Parts of the exercise:
• 1. Summarize the article on Indiana's permitless carry law in two sentences.
• 2. Write the next paragraph of the article on Indiana's permitless carry law, picking up after its final sentence.

Page text:
-----

Right on the heels of Ohio and Alabama signing Constitutional Carry into law, Indiana Governor Eric Holcomb added their state to the growing list now tottering on 50% of the nation.
Permitless carry continues to be billed as dangerous and crazy and continues to prove out as a complete nothing burger for officer safety and the citizenry at large. A card saying that you aren’t a felon and can carry a gun because you paid a little extra tax, sat in a classroom for a day, and waited for the state to complete their bureaucratic machinations, is no basis for sound firearm handling or general safety practices.
It’s was and remains a feel good measure, security in name only, that doesn’t grant permitted individuals any skill or proficiency and does little to nothing to prevent dangerous or reckless behavior with a firearm or curb armed felony violence. Being able to pass the background check to buy a firearm, being a legal possessor, is about the only rational standard we can apply to being able to carry that firearm.
Education on best practices both for shooting and carrying should be educationally encouraged, but state mandates tend to create a false sense of competency and readiness more than they actually push societal safety and proficiency. The ‘standards’ are low, because this is a right we are talking about. In that vein the standard should be that it is a right and proficiency after should be considered the responsibility. Responsibility is a societal mandate, not a legal one.
Form IndyStar,
Gov. Eric Holcomb signed a bill into law Monday that eliminates the license requirement to carry a handgun in Indiana, despite initial opposition from the Holcomb-appointed head of state police due to safety concerns.
Starting in July, anyone who legally could carry a handgun with a permit previously now could do so without one moving forward, due to House Bill 1296. That means most Hoosiers 18 years and older can carry a handgun in public without ever having received a background check, unless they had done so to purchase a handgun.
Permits still will be available to those who want one, such as those traveling to another state that has reciprocity with Indiana.
“HEA 1296, which I’ve signed today, entrusts Hoosiers who can lawfully carry a handgun to responsibly do so within our state,” Holcomb said in a statement. “It’s important to note that if a person is prohibited, under federal or state laws, from possessing a firearm before this law goes into effect, that person will still be prohibited. And if a prohibited person has a firearm, he or she can be prosecuted.”

-----

Dataset content:
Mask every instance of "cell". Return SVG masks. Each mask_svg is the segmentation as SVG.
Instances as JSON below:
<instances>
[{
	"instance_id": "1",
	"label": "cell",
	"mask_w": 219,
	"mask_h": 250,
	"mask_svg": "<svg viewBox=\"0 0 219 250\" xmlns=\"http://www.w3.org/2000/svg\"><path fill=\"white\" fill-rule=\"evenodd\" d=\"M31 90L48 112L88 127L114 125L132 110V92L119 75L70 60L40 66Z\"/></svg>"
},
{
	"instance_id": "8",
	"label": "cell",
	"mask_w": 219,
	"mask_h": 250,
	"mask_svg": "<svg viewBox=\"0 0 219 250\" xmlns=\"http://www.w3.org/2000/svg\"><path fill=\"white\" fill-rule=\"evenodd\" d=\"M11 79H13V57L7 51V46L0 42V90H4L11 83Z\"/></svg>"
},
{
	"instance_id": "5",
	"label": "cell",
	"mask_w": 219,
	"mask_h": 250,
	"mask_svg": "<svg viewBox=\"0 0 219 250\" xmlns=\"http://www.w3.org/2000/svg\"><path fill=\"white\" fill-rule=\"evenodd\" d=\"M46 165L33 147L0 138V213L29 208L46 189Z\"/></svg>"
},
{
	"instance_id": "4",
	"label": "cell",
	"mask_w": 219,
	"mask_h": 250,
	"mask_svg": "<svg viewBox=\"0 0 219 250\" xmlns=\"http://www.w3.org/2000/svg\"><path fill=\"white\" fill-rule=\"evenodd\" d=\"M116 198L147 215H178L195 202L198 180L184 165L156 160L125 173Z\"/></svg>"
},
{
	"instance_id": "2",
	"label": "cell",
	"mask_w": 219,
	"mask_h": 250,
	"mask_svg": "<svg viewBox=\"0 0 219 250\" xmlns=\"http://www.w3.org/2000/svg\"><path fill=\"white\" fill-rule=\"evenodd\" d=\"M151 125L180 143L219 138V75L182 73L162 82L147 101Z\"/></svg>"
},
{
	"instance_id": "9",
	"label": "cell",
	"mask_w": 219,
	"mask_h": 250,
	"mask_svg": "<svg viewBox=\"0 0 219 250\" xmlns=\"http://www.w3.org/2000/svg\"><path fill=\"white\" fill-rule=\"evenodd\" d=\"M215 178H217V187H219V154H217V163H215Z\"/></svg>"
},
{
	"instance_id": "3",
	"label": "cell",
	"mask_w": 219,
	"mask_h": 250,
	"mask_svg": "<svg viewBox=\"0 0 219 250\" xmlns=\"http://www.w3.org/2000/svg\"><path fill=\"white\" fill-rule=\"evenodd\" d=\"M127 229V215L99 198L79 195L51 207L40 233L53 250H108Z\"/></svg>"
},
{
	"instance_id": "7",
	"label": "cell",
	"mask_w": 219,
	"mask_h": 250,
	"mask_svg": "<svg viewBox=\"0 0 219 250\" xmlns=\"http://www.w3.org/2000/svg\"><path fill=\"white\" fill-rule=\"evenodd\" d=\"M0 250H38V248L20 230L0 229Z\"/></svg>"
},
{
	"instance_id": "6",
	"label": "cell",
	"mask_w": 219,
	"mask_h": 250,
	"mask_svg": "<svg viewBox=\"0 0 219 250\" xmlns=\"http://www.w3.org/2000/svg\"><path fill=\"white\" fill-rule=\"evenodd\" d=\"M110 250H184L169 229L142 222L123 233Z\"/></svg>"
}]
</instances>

-----

Exercise results:
• 1. Indiana Governor Eric Holcomb signed House Bill 1296, which from July lets anyone who could previously carry a handgun with a permit carry one without a license, though permits remain available to those who want them. The article argues that permit requirements are a feel-good measure that grants no skill or proficiency, and it notes that people prohibited from possessing a firearm under federal or state law remain prohibited.

• 2.
There it is in the last line, if a prohibited person has a firearm he or she can be prosecuted. If someone, prohibited or otherwise, does something illegal with a firearm they can be prosecuted, tried, and convicted for the violating act. Nothing about permitting legal gun owners to carry their firearms does anything to drastically influence the threat profile for officers or other citizens. So the permit process was always just a rights tax, a control to discourage otherwise lawful use of a firearm for one of its core purposes in personal protect. I want to see Michigan and Wisconsin (and yes, even eventually Illinois) adopt this as standard practice. Where permits are still available, maintainable for reciprocity, and valid, but that carry of a firearm is a right unhindered by taxation of time and money.
In Michigan, our Governor just vetoed a bill that would force the state to do its job (continuing to run permits and supporting services) in an emergency like COVID. There were several instances where permit renewals were impossible because the state apparatus wouldn’t process them, either offices were closed or no face-to-face contact was permitted even though it was required under the law. This pushed people into felony status who were unable to renew and put people at risk who were unable to complete the permitting process when no reasonable accommodations were made for COVID. It is unconscionable that a government can demand a process and then fail to provide their part in that process without consequence, but that was just vetoed here. Good times. Perhaps next governor we will get Constitutional Carry, no more stupid pistol registry, and a few other bits of nonsense taken off the books like immediate felony status for expired permits.